Your instructions - Continue the passage on cybersecurity regulation in gaming and other industries, picking up right after its final sentence.

Document section -
Gaming organizations must implement monitoring systems, patch management processes and incident response plans. They must designate responsible parties and demonstrate ongoing vigilance.
The alternative, no regulation, has proven inadequate. Despite the 2023 attacks making headlines, cybersecurity experts noted at the Global Gaming Expo in October 2024 that the industry still isn’t investing sufficiently in IT and security. Voluntary best practices failed to create widespread change. Mandatory compliance, while imperfect, establishes a baseline that moves the entire industry forward.
A Pattern Across Industries
The pattern extends beyond gaming. Consider manufacturing operations that depend on interconnected industrial control systems or supply chain networks managing sensitive data across dozens of partners.
These sectors lack comprehensive cybersecurity regulations and face similar challenges, including budget constraints, competing priorities and vulnerability to cyberattacks. Like gaming before recent regulatory developments, they’re operating in a gap where market forces alone haven’t driven adequate security investment.

Stored records:
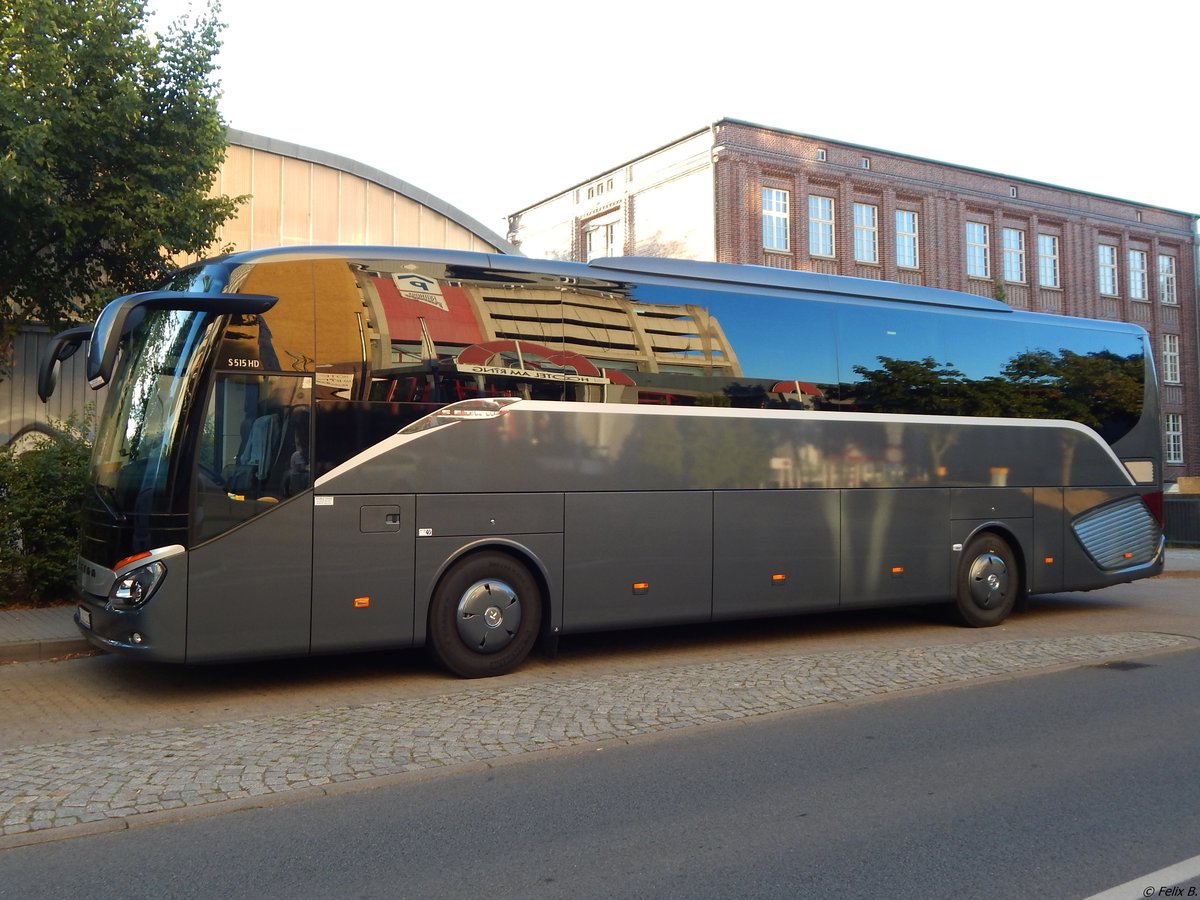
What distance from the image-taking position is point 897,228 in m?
35.1

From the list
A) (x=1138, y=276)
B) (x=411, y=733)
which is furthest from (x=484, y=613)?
(x=1138, y=276)

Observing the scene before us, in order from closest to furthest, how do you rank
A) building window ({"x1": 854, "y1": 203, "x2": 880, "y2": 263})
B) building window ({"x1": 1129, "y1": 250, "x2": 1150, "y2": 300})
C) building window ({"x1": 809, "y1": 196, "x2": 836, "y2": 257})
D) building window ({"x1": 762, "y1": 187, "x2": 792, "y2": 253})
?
building window ({"x1": 762, "y1": 187, "x2": 792, "y2": 253}), building window ({"x1": 809, "y1": 196, "x2": 836, "y2": 257}), building window ({"x1": 854, "y1": 203, "x2": 880, "y2": 263}), building window ({"x1": 1129, "y1": 250, "x2": 1150, "y2": 300})

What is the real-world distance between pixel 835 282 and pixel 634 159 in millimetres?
25822

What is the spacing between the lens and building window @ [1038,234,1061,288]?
3931 centimetres

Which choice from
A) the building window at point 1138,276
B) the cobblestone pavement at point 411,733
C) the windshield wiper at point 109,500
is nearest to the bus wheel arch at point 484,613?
the cobblestone pavement at point 411,733

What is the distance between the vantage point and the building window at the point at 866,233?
34.2m

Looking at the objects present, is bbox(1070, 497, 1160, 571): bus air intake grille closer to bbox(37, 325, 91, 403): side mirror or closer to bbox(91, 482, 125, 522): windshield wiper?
bbox(91, 482, 125, 522): windshield wiper

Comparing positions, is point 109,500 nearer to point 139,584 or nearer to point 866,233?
point 139,584

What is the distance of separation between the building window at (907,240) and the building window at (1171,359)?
48.9 ft

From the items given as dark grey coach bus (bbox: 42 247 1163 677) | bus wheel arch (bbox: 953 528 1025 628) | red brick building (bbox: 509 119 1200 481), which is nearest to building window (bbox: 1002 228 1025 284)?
red brick building (bbox: 509 119 1200 481)

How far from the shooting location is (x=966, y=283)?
36.5m

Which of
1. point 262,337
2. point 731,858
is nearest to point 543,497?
point 262,337

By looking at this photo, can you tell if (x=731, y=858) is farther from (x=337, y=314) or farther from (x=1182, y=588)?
(x=1182, y=588)

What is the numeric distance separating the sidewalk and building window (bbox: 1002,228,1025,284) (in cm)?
3538
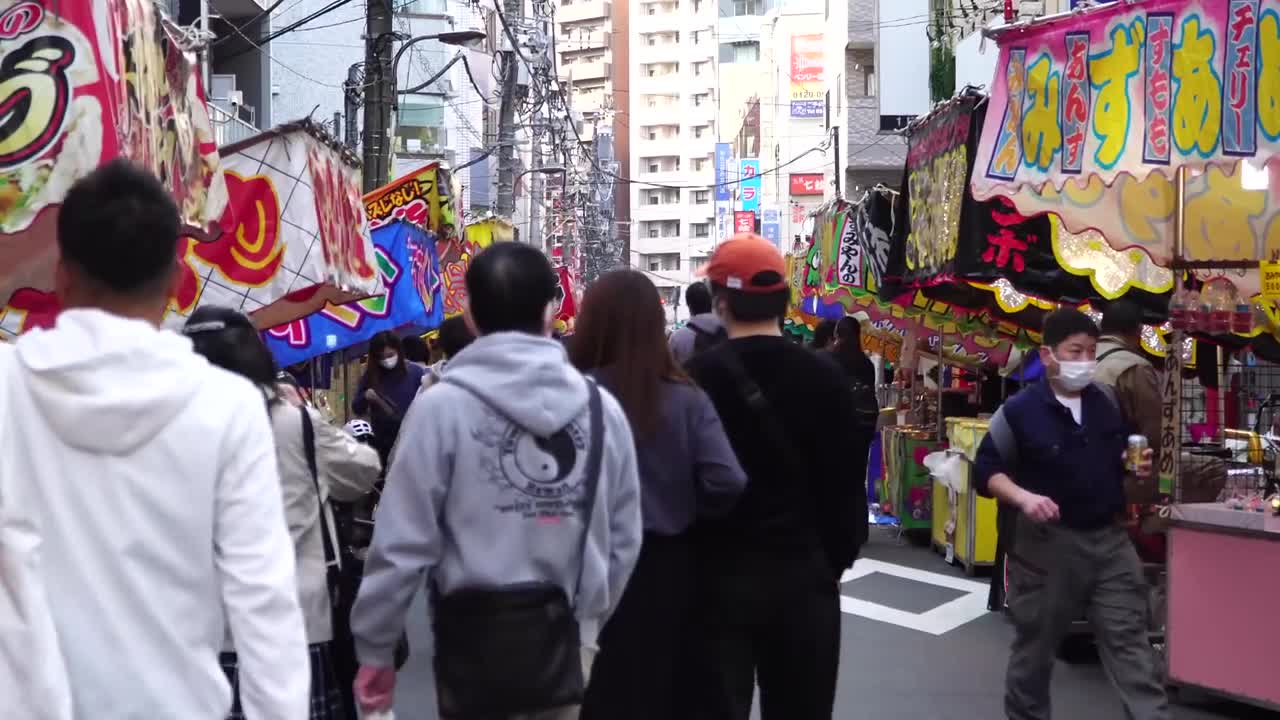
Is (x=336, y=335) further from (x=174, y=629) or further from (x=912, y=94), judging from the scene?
(x=912, y=94)

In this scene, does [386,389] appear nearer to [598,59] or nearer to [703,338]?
[703,338]

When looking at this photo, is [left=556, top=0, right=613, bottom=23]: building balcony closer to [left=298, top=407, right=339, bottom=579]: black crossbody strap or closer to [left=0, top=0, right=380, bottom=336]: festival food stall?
[left=0, top=0, right=380, bottom=336]: festival food stall

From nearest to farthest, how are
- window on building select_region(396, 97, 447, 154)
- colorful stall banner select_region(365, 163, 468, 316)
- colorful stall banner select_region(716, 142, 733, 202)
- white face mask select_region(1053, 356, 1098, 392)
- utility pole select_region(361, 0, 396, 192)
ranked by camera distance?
white face mask select_region(1053, 356, 1098, 392), colorful stall banner select_region(365, 163, 468, 316), utility pole select_region(361, 0, 396, 192), window on building select_region(396, 97, 447, 154), colorful stall banner select_region(716, 142, 733, 202)

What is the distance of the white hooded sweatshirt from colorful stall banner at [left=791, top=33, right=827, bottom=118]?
66367mm

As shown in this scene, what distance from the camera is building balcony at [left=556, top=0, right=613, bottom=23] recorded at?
400ft

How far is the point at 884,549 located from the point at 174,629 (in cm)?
1233

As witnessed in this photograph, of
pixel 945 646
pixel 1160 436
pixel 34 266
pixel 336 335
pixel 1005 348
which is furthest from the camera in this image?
pixel 1005 348

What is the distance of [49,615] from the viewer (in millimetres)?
2629

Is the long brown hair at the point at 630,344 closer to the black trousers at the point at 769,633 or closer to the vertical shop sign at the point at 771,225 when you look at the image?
the black trousers at the point at 769,633

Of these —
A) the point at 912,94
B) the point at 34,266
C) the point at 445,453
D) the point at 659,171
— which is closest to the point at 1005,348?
the point at 34,266

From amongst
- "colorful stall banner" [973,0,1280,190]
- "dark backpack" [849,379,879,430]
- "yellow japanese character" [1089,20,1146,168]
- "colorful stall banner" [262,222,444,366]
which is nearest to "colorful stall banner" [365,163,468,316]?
"colorful stall banner" [262,222,444,366]

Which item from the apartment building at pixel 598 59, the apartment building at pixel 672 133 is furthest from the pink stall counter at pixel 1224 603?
the apartment building at pixel 598 59

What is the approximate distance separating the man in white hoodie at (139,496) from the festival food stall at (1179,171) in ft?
18.7

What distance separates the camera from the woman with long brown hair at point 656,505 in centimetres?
471
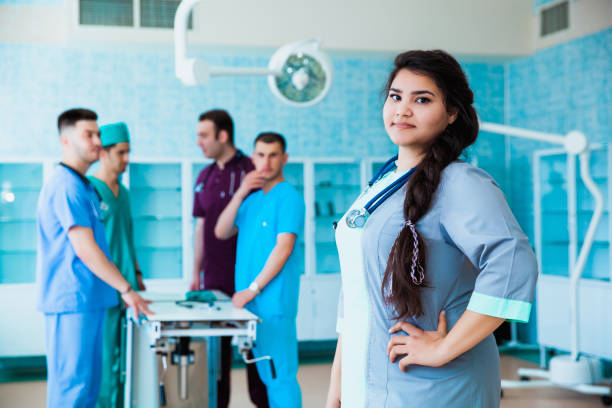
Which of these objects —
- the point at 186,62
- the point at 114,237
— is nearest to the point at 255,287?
the point at 114,237

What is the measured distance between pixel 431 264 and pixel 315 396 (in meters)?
3.54

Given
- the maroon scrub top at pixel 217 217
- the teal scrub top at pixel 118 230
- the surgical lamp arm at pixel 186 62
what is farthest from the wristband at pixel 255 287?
the surgical lamp arm at pixel 186 62

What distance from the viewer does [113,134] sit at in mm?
3910

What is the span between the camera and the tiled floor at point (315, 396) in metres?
4.46

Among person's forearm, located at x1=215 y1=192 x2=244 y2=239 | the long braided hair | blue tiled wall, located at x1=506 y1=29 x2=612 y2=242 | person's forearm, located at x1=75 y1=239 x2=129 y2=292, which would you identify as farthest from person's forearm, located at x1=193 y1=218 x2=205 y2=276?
blue tiled wall, located at x1=506 y1=29 x2=612 y2=242

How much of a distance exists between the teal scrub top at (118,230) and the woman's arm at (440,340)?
2703mm

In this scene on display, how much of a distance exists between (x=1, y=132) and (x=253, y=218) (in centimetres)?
314

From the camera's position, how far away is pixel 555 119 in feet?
19.8

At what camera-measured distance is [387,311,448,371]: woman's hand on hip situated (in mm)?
1296

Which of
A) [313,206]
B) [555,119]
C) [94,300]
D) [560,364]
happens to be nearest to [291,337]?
[94,300]

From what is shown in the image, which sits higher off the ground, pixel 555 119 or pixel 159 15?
pixel 159 15

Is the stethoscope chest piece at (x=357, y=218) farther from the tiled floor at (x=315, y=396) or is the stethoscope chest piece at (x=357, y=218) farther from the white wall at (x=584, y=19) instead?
the white wall at (x=584, y=19)

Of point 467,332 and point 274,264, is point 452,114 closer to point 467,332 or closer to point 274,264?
point 467,332

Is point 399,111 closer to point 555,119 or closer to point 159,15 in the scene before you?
point 159,15
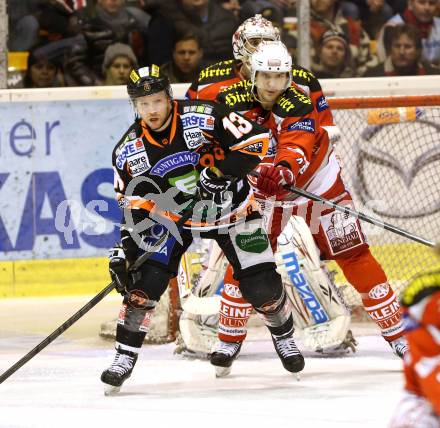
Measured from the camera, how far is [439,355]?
2953mm

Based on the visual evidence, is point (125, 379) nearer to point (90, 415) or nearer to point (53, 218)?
point (90, 415)

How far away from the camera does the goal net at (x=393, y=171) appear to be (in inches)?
282

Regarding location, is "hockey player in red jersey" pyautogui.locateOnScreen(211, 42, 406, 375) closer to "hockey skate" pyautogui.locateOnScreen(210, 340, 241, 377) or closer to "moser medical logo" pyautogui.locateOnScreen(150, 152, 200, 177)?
"hockey skate" pyautogui.locateOnScreen(210, 340, 241, 377)

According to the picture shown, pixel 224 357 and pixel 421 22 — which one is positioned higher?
pixel 421 22

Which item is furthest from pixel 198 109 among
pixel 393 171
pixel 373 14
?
pixel 373 14

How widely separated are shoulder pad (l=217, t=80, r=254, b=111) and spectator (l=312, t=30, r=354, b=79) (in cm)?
235

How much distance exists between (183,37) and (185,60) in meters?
0.15

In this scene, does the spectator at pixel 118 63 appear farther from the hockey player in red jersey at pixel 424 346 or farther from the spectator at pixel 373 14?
the hockey player in red jersey at pixel 424 346

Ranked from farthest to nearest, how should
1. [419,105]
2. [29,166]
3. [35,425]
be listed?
[29,166], [419,105], [35,425]

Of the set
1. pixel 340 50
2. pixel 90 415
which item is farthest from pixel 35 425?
pixel 340 50

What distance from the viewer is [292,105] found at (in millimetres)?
5414

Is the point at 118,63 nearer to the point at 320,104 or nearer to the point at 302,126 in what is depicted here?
the point at 320,104

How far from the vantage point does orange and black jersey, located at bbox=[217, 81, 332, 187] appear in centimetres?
537

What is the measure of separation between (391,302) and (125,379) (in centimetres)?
121
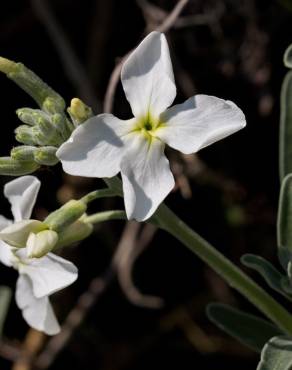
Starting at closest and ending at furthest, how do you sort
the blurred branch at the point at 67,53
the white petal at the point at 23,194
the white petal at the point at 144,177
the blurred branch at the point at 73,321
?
the white petal at the point at 144,177 → the white petal at the point at 23,194 → the blurred branch at the point at 67,53 → the blurred branch at the point at 73,321

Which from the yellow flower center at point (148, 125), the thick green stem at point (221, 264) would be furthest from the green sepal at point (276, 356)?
the yellow flower center at point (148, 125)

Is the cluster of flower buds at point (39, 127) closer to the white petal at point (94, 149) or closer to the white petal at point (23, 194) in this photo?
the white petal at point (94, 149)

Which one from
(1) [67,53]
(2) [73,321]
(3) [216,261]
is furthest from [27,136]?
(2) [73,321]

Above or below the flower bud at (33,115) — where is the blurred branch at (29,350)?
below

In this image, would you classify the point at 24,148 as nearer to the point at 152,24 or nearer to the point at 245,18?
the point at 152,24

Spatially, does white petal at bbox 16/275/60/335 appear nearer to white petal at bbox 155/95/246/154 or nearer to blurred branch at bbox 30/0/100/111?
white petal at bbox 155/95/246/154

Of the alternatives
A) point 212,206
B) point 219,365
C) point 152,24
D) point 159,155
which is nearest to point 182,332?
point 219,365

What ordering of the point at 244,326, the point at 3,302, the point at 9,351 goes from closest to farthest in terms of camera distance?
the point at 244,326
the point at 3,302
the point at 9,351

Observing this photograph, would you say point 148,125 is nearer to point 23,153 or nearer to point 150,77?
point 150,77

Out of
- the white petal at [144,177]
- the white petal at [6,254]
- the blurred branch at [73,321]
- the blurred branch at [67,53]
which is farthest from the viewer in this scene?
the blurred branch at [73,321]
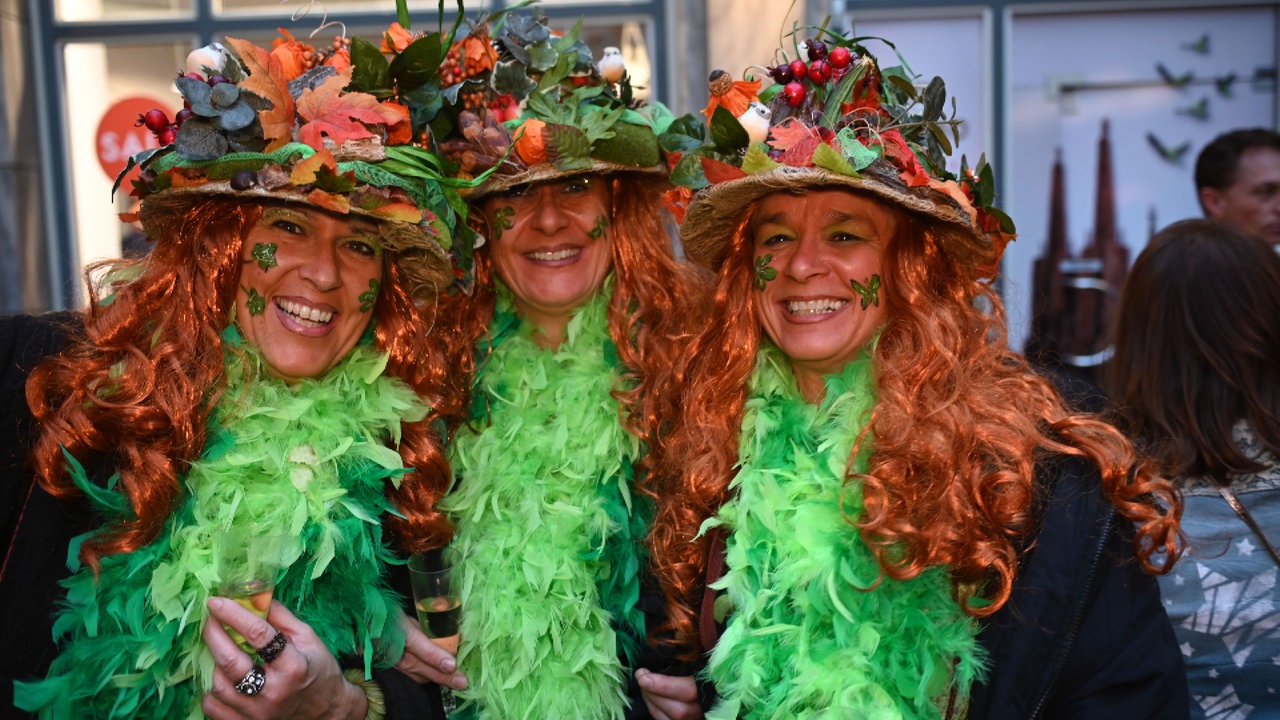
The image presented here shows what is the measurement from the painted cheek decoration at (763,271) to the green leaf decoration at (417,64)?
0.86 metres

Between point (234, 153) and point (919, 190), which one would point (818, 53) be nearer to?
point (919, 190)

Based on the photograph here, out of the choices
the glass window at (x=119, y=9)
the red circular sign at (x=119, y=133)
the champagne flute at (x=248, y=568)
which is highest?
the glass window at (x=119, y=9)

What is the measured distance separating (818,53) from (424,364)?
116cm

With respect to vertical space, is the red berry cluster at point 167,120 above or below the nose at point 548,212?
above

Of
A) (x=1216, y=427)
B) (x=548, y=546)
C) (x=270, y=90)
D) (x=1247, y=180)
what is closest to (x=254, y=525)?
(x=548, y=546)

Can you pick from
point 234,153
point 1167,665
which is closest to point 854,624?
point 1167,665

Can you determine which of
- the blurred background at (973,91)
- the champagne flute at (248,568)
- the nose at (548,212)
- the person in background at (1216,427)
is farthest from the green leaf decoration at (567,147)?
the blurred background at (973,91)

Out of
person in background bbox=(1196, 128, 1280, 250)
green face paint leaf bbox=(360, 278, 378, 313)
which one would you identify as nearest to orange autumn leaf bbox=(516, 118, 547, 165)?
green face paint leaf bbox=(360, 278, 378, 313)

Task response -
Healthcare adopted structured security practices and breach notification requirements after HIPAA established mandatory protections for patient data. Financial services strengthened controls to meet PCI DSS requirements for payment card information. Critical infrastructure operators are enhancing defenses to comply with new incident reporting mandates. In each case, regulation provided the impetus that voluntary measures failed to achieve.
Each regulatory framework has limitations, and compliance can become a checkbox exercise where organizations meet technical requirements while missing the spirit of protection. But industries without regulatory pressure often fail to self-regulate on cybersecurity, particularly when security investments compete with other business priorities.
New Regulations Forcing Change
Now, new cybersecurity regulations are emerging that will fundamentally change how gaming companies approach digital security. The EU’s NIS2 Directive and Cyber Resilience Act both potentially bring gaming operations within the scope of mandatory cybersecurity requirements. These regulations mandate secure-by-design principles, vulnerability management, incident reporting and ongoing security updates throughout product life cycles.
The industry is also developing its own standards to fill the cybersecurity gap. Gaming Laboratories International recently released its Gaming Security Framework (GLI-GSF), the first and only gaming information security standard to date.
This framework addresses the cybersecurity gap in the gaming industry. Created through collaboration with thousands of gaming industry stakeholders, GLI-GSF provides baseline security guidelines that regulators can adopt and gaming organizations can use to enhance security across all operations.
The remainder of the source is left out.